Blood, Arterial Blood, Capillary Blood, Central Line Blood, Venous

Specimen Types

Blood

Container

Red Top Tube

Collection Instructions

Container/Tube: Gold Top Tube
Specimen: 0.5 mL serum (0.3 mL min)
Transport Temperature: Frozen

Specimen Volume

0.5 mL serum (0.3 mL min)

Transport Instructions

Refrigerated

Specimen Stability

3 Hours Room Temperature
24 Hours Refrigerated
6 Months Frozen

Methodology

Immunochemiluminometric assay (ICMA)

Days Performed

TAT: 3-4 Days

Performing Laboratory

LabCorp

CPT

84066
 
LOINC Code: 20420-6

PDM

5900130

Only Orderable at Locations:

Orderable Everywhere

Results

Component Name Base Name Common Name External Name
PROSTATIC ACID PHOSPHATASE PROACIDPHO PROSTATIC ACID PHOSPHATASE Prostatic Acid Phosphatase

Result Interpretation

0−3.5 ng/mL

 

Prostatic acid phosphatase has been used as a tumor marker ever since the observation by Gutman in 19381 that elevated levels of this enzyme are found in patients with metastatic prostate cancer.
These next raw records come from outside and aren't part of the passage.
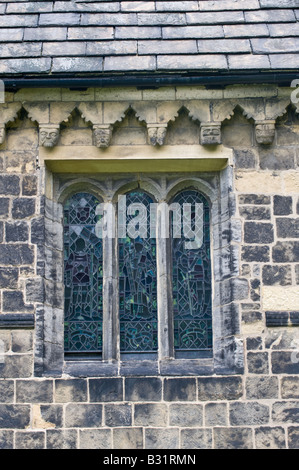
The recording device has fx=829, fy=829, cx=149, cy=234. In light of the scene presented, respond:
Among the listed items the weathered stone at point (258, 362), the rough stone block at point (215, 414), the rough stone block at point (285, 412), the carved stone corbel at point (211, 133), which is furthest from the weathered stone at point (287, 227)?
the rough stone block at point (215, 414)

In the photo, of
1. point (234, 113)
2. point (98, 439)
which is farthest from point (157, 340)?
point (234, 113)

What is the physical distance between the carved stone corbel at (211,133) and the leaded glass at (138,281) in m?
0.78

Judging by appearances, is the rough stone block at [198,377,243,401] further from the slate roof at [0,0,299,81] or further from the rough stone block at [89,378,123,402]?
the slate roof at [0,0,299,81]

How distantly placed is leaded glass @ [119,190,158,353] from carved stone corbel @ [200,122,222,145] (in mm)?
780

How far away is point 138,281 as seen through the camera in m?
7.48

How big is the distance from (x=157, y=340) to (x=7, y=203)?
1793 millimetres

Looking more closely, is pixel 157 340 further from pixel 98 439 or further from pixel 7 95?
pixel 7 95

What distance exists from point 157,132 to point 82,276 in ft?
4.78

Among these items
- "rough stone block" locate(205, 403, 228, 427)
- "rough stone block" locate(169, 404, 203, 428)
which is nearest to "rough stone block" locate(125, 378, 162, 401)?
"rough stone block" locate(169, 404, 203, 428)

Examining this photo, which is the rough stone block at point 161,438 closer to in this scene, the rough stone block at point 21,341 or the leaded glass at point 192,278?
the leaded glass at point 192,278

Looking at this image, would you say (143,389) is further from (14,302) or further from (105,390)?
(14,302)

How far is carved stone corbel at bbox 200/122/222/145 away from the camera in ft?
24.2

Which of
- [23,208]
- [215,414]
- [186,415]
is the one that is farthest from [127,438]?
[23,208]
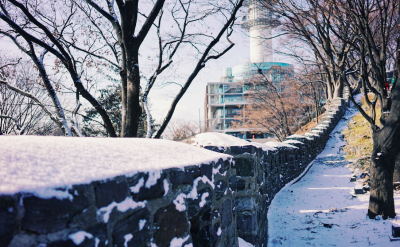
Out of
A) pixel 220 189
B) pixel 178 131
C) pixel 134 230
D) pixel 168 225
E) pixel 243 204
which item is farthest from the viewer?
pixel 178 131

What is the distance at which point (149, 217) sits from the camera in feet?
4.26

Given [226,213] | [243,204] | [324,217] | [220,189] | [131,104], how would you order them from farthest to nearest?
[131,104], [324,217], [243,204], [226,213], [220,189]

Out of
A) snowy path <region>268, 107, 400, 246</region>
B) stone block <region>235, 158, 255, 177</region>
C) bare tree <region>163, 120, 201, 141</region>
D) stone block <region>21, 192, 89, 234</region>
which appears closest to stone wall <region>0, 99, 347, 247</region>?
stone block <region>21, 192, 89, 234</region>

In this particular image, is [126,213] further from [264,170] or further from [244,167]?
[264,170]

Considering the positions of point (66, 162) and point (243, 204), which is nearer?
point (66, 162)

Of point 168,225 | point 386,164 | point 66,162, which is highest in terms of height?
point 66,162

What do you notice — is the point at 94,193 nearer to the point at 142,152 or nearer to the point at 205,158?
the point at 142,152

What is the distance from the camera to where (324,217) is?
5672mm

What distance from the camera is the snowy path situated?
15.0 ft

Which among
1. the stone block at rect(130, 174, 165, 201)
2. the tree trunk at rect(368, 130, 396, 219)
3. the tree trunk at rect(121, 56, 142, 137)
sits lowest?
the tree trunk at rect(368, 130, 396, 219)

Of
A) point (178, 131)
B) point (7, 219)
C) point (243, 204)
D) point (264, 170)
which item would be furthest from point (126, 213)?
point (178, 131)

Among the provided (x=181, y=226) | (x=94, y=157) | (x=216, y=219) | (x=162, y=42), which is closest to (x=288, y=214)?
(x=216, y=219)

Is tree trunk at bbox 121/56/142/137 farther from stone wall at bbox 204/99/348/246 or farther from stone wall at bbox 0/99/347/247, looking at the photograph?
stone wall at bbox 0/99/347/247

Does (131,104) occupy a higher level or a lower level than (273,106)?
lower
PAP determination in conjunction with PSA measurements is useful in assessing the prognosis of prostate cancer.2 Measurement of two markers allows identification of prostate cancer patients who have an elevation of PAP but not of PSA, and thus help monitoring the course of disease and response to treatment. PAP is more specific than PSA and less false-positives are seen due to benign prostatic hyperplasia.